PEARSのシナリオの進め方を述べた本文から、「ここで臨床所見からの判定と、」から「こんなときにひるまず対峙できるのが、PEARSプロバイダーの強みだと思います。」まで(両端の語句を含む)を一字一句変えずに引用せよ。

> _本文_:
###
PEARSプロバイダーコース、シミュレーション・シナリオの進め方

PEARSインストラクターマニュアルには、ケースごとの詳細なシナリオシートが載っています。

AHA-PEARS(ペアーズ)プロバイダーコースのシナリオシート

顔色や呼吸様式、呼吸音、毛細血管再充満時間、バイタルサインなどは、DVDの中で動画で示されますが、血糖値や瞳孔径などの情報は、このシナリオに基づいてインストラクターが提示していきます。

シナリオにはケースの導入として、「あなたは4ヶ月の乳児の評価をしています。母親によると3日前から嘔吐を繰り返しており…」というような状況が示されるのですが、BLS横浜では、あえてこの状況提示を行わずにケースを始めることがあります。

なぜかというと、シナリオによっては、「あ、これは敗血症性ショックだな!」などと原因がミエミエなものも少なくないからです。

現実の臨床ではある程度情報があった上で、患者さんに接するのがふつうですから、私たちは常に「情報」による先入観、バイアスを持って診療にあたっています。

場合によっては、先入観ゆえに別の問題を見落とすという可能性も否定できません。

 

PEARSは臨床所見からフィジカルアセスメントをする力を鍛えるプログラムです。体系的アプローチという見落としを防ぐための標準的な評価方法を身につけるのが目的です。

そのため、臨床からすると不自然ではありますが、あえて、情報は一切提示せず、0の状態から患者を見て、臨床症状だけで体系的に判断していく練習をしてもらっています。

 

シミュレーション・トレーニングの中では、あとから家族や目撃者が駆けつけて、ようやく話が聞ける、という形で、傷病者の背景や既往などを提示しています。

ここで臨床所見からの判定と、患者背景が一致すればより方向性に確信を持てますし、場合によってはより精度を上げることができるかもしれません。

シナリオトレーニングの中では、受講者の方は「家族を呼んで!」とか「ドクター報告を!」とすぐに助けを求めますが、あえて情報は出さない。

すこし意地悪かもしれませんが、こうして、目の前の患者さんの状態だけである程度判断するという思考を身につけると、どんな場合でも強いのではないでしょうか?

バイスタンダーとしてのファーストエイドの現場は、まさにこれです。

なにが起きたのか、傷病者の状態、既往もまったくわからない。

こんなときにひるまず対峙できるのが、PEARSプロバイダーの強みだと思います。
###
> _データ一覧_:
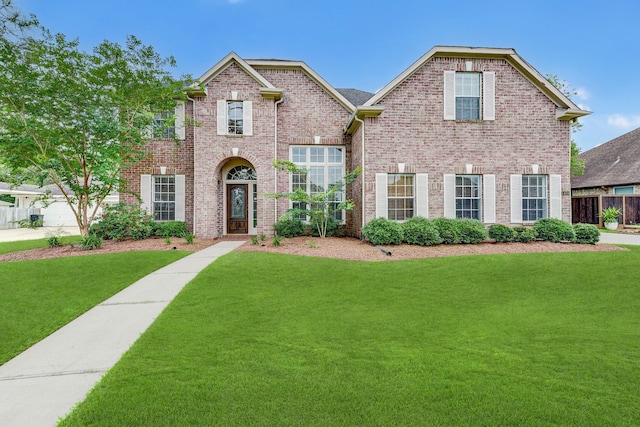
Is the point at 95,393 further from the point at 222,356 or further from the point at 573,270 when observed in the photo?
the point at 573,270

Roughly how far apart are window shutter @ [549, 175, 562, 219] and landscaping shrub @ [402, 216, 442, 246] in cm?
497

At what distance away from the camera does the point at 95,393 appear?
8.43 feet

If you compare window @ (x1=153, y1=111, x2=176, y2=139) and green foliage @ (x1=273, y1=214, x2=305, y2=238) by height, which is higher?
window @ (x1=153, y1=111, x2=176, y2=139)

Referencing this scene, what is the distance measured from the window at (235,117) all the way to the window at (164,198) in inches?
136

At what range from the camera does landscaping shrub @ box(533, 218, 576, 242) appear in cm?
1051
###
> _解答_:
ここで臨床所見からの判定と、患者背景が一致すればより方向性に確信を持てますし、場合によってはより精度を上げることができるかもしれません。

シナリオトレーニングの中では、受講者の方は「家族を呼んで!」とか「ドクター報告を!」とすぐに助けを求めますが、あえて情報は出さない。

すこし意地悪かもしれませんが、こうして、目の前の患者さんの状態だけである程度判断するという思考を身につけると、どんな場合でも強いのではないでしょうか?

バイスタンダーとしてのファーストエイドの現場は、まさにこれです。

なにが起きたのか、傷病者の状態、既往もまったくわからない。

こんなときにひるまず対峙できるのが、PEARSプロバイダーの強みだと思います。